WHAT YOU NEED TO DO - Everything in the listing should be transcribed exactly, apart from the pictures.

SOURCE DATA -
====

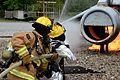 Ready when Fire 160414-Z-XX826-071.jpg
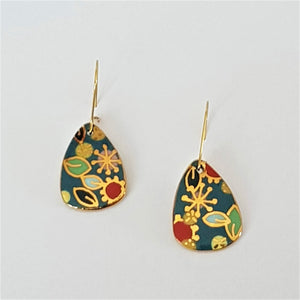 "Teal ""Straya"" mini dangle earrings with gold floral design"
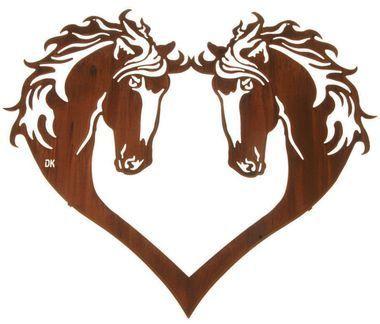 Metal Horse Wall Art horse head heart 28-inch western metal wall art | horse head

====

EXERCISE RESPONSE -
 Ready when Fire 160414-Z-XX826-071.jpg
 "Teal ""Straya"" mini dangle earrings with gold floral design"
 Metal Horse Wall Art horse head heart 28-inch western metal wall art | horse head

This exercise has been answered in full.